Having cleaner-looking arteries on a scan is not giving women the break many might expect. In a new analysis of CT coronary images from more than 4,200 people with stable chest pain, women ran into death, heart attacks or hospitalizations at lower plaque levels than men, even though they had less overall plaque. The results call into question one-size-fits-all plaque cutoffs and suggest cardiologists may need a different playbook when they read coronary CT scans for women.
Study details
The study, published February 23 in Circulation: Cardiovascular Imaging, drew on imaging and outcome data from 4,267 adults enrolled in the PROMISE trial who were followed for a median of 26 months. Participants, whose average age hovered around 60 and of whom 51% were women, had coronary CT angiography at 193 clinical sites across the United States and Canada. Researchers measured total plaque volume and overall plaque burden, then tracked major adverse cardiovascular events such as death, myocardial infarction and hospitalization for unstable angina, according to the Circulation: Cardiovascular Imaging paper.
Surprising numbers
Fewer women had any detectable coronary plaque at all, 55% of women compared with 75% of men, and the median plaque volume for women was about 78 mm³ versus 156 mm³ for men. Yet during follow-up, short-term event rates were in the same ballpark, 2.3% for women and 3.4% for men, as reported by Cleveland.com. Put bluntly, having less plaque on the scan did not translate into clearly lower near-term risk for the women in this group.

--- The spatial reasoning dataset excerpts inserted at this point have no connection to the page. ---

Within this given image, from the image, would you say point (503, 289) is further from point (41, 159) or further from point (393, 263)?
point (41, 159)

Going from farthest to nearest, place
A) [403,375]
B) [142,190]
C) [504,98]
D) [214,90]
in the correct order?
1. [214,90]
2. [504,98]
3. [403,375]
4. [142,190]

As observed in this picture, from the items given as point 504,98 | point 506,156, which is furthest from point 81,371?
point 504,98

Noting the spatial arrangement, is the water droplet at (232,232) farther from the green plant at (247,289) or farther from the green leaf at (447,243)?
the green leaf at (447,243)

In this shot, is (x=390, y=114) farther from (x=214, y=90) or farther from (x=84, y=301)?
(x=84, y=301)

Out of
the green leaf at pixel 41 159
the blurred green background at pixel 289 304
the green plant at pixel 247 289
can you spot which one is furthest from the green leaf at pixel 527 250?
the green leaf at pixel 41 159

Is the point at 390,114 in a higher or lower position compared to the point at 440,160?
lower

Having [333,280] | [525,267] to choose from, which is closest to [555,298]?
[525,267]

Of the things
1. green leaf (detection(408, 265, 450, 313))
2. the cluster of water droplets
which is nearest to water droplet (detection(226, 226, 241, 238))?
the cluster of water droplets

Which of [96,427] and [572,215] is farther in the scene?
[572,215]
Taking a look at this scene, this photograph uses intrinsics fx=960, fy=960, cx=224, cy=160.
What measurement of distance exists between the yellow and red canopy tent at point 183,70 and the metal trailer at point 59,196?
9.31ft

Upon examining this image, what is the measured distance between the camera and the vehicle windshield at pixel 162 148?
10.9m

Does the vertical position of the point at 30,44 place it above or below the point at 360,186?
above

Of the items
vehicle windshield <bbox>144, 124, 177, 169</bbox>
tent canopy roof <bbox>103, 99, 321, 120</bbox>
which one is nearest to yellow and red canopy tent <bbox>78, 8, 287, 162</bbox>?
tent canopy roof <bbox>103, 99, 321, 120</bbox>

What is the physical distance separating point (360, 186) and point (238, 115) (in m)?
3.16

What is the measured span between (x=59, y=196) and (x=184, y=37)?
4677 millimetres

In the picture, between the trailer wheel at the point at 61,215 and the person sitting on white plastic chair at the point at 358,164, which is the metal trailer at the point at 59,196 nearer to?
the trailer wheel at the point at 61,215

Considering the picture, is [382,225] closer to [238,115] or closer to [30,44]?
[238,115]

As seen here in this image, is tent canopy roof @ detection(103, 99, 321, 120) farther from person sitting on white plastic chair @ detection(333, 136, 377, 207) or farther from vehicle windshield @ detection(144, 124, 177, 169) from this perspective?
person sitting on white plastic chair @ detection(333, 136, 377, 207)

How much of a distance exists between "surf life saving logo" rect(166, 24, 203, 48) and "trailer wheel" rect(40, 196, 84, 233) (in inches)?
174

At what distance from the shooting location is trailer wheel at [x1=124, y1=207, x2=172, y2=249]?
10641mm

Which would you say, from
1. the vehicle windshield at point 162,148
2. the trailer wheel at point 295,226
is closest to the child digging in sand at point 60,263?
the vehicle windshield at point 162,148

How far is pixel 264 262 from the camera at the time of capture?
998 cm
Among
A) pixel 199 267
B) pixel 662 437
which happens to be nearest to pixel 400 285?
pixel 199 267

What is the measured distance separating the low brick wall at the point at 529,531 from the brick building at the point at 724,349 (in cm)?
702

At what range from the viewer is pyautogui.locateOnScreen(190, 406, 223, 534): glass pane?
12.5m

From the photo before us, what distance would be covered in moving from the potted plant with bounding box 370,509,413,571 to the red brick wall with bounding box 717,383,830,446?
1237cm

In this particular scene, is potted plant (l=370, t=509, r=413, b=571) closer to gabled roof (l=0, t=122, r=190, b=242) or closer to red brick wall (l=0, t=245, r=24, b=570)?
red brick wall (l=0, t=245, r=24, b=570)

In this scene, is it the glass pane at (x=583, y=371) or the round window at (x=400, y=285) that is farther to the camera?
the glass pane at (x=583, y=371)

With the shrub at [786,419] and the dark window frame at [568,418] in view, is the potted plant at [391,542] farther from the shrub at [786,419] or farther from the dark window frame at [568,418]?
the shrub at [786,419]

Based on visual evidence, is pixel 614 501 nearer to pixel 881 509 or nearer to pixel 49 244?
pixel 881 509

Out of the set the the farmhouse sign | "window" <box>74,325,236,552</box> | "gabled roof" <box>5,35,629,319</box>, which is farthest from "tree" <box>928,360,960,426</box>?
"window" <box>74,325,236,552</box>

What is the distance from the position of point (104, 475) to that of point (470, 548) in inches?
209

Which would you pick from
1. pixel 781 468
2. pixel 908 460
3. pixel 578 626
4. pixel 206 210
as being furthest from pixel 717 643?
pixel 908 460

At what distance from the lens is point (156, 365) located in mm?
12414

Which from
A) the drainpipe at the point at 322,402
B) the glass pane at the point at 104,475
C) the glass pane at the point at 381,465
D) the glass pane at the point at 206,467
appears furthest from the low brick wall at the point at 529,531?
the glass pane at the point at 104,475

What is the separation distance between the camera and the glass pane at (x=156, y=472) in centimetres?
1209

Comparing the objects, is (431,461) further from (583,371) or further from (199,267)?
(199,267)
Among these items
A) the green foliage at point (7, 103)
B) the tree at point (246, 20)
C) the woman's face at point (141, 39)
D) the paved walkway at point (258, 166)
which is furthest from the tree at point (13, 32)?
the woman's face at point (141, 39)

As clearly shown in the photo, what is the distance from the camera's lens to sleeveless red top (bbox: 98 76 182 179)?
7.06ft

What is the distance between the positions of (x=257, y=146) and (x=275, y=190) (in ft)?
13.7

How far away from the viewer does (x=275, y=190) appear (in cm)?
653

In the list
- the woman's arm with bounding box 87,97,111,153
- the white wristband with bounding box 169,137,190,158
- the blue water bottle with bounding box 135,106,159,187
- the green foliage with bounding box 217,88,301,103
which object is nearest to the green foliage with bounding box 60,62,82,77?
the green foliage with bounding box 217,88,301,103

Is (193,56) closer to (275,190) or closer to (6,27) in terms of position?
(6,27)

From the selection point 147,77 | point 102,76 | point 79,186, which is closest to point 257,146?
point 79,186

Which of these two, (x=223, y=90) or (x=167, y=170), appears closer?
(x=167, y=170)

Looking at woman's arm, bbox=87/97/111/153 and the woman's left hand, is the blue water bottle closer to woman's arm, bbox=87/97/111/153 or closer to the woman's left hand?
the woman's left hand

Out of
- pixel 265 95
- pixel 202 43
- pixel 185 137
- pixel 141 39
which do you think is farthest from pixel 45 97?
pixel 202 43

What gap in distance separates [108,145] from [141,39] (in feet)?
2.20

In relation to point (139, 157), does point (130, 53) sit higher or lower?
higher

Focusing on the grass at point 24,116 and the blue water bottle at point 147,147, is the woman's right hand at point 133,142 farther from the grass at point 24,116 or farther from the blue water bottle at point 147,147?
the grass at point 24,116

Why less plaque isn't protective
Senior author Borek Foldyna said the findings show women are not “protected” from coronary events just because their plaque volumes tend to be lower. He noted that “a small amount of plaque can have a bigger impact in women because they have smaller coronary arteries,” according to a news release from the American Heart Association. The paper and related coverage point to plaque makeup, artery size and how risk climbs with added plaque as possible reasons for the sex-based differences.
Where risk starts to climb
When the team plotted risk against plaque burden, the total plaque-burden level where the hazard ratio crossed 1.0 showed up at roughly 20% plaque burden in women compared with 28% in men. From there, the risk curve rose more sharply for women, hitting a hazard ratio of 1.5 at about 32% plaque burden versus 42% in men, according to the Circulation: Cardiovascular Imaging report. Noncalcified plaque burden followed a similar sex-specific pattern, and the results held up even after adjustment for standard atherosclerotic risk scores.
Takeaways for patients and doctors
Lead author Jan Brendel said the data “suggest that applying uniform thresholds across sexes to determine whether patients' plaque measures put them at high risk for MACE may underestimate risk in women,” according to a Mass General Brigham news release. Clinicians stress that this work is about sharpening risk assessment in patients who already have symptoms, not about backing coronary CT scans for people who feel fine.
Bottom line
The study adds to evidence that women’s heart-disease risk can look different on imaging and underscores the need for sex-specific plaque interpretation. Women who have chest pain or several risk factors are urged to go over their scan results and treatment options carefully with a clinician, and researchers say further trials will need to test whether acting at these lower plaque thresholds actually improves outcomes.